# [Your goal]
Look through the data that follows and copy each line with the string "Road".

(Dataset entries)
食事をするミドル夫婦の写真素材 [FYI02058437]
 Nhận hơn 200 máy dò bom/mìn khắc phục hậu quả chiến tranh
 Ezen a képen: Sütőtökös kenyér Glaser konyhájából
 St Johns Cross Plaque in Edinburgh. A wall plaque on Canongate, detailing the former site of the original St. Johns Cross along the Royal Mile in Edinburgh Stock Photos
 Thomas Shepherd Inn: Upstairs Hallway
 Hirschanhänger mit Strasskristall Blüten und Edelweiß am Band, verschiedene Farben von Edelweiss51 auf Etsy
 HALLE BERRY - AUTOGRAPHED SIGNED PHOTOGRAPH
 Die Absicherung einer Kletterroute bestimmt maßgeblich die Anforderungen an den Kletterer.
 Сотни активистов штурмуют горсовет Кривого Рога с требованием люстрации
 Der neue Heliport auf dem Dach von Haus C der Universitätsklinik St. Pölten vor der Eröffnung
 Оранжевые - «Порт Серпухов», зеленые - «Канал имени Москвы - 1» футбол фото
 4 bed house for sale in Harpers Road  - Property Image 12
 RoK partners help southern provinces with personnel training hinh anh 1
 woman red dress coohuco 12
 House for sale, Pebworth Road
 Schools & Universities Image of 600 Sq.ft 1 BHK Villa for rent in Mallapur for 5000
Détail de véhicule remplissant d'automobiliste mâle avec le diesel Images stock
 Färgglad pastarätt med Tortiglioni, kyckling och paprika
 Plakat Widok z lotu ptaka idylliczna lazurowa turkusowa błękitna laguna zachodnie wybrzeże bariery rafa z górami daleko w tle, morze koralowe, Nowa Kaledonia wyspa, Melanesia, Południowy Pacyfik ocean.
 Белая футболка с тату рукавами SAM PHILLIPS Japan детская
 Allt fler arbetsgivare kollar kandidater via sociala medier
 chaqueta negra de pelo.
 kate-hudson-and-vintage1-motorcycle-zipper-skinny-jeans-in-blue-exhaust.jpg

# [Response area]
 4 bed house for sale in Harpers Road  - Property Image 12
 House for sale, Pebworth Road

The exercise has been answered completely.